• **PROBLEMS TO WORK ON**:
(1) In the letter to Mayor Goodman, the writer calls himself even-tempered and committed to civil discourse. Explain why he still drops all politeness toward the mayor.
(2) Which Hunter S. Thompson book does the letter to Mayor Goodman name?
(3) Reproduce the part of the letter to Mayor Goodman starting with "If these introductory" and going on through "sociopathic as you.", with "circumspect" swapped for "cautious".

• **QUOTED PASSAGE**:
┄┄┄┄┄┄┄┄┄┄┄┄┄┄┄┄┄┄┄┄

Dear Mayor Goodman,
Or perhaps I should begin this communication with the same discourteous introduction as Hunter S. Thompson in his letter to then President Nixon:
Of course, you remember Hunter. He both lionized and mortified the city over which you so proudly rule in his brilliant tome, "Fear and Loathing in Las Vegas." Perhaps Hunter's continuous inebriation opened his perception to some psychic foresight -- in the 21st century, your city, with all its garishly seductive promises of instant wealth, cheap pussy, and satanic escapism, has little left but "fear and loathing" to offer.
If these introductory comments seem slightly less than etiquette, Oscar, let me assure you that I am not a hothead, a reactionary, a Christian fundamentalist, an activist of any kind, or even an idealist. I'm actually a quite circumspect and even-tempered fellow, and I place the highest priority on civil discourse with those that see the world differently than I. But any pretense of nicety is flatly absurd when addressing a truly colossal prick such as yourself. Some wretched people have been running "our" government for a long time, and their debasement of America's bedrock principles is sickening, but one is hard-pressed to find amongst these maniacs any as overtly sociopathic as you.

┄┄┄┄┄┄┄┄┄┄┄┄┄┄┄┄┄┄┄┄

• **COLLECTED MATERIAL**:
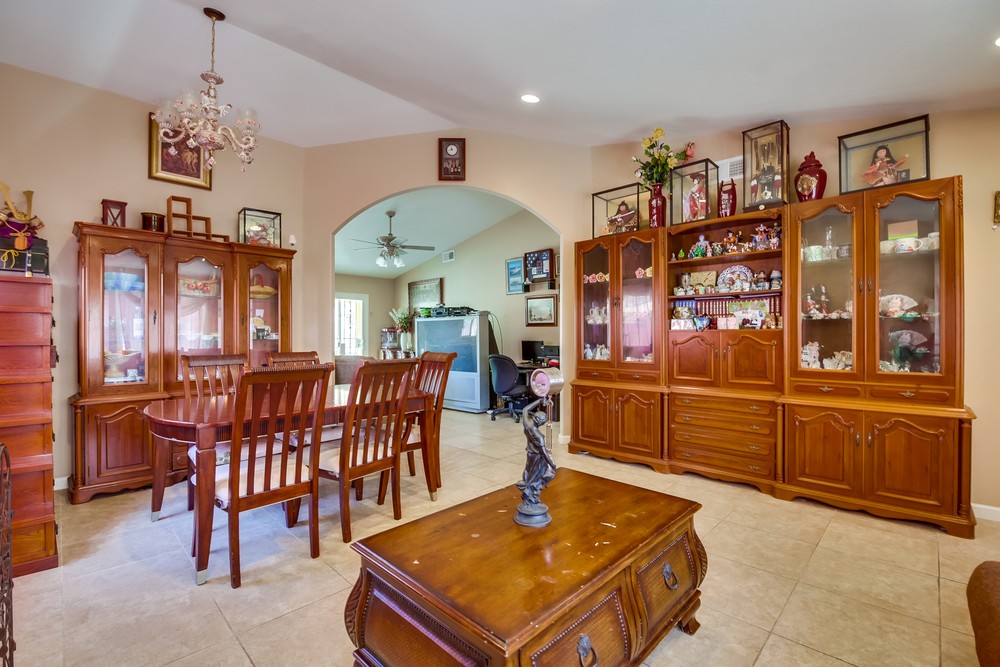 Virtual tour photo 11 of 41 for 219 Shady Oak Rd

┄┄┄┄┄┄┄┄┄┄┄┄┄┄┄┄┄┄┄┄

• **LIST OF ANSWERS**:
(1) He says any pretense of nicety is absurd when addressing someone he considers "a truly colossal prick." He also finds the mayor more overtly sociopathic than any of the people who have long been running the government.

(2) "Fear and Loathing in Las Vegas."

(3)
If these introductory comments seem slightly less than etiquette, Oscar, let me assure you that I am not a hothead, a reactionary, a Christian fundamentalist, an activist of any kind, or even an idealist. I'm actually a quite cautious and even-tempered fellow, and I place the highest priority on civil discourse with those that see the world differently than I. But any pretense of nicety is flatly absurd when addressing a truly colossal prick such as yourself. Some wretched people have been running "our" government for a long time, and their debasement of America's bedrock principles is sickening, but one is hard-pressed to find amongst these maniacs any as overtly sociopathic as you.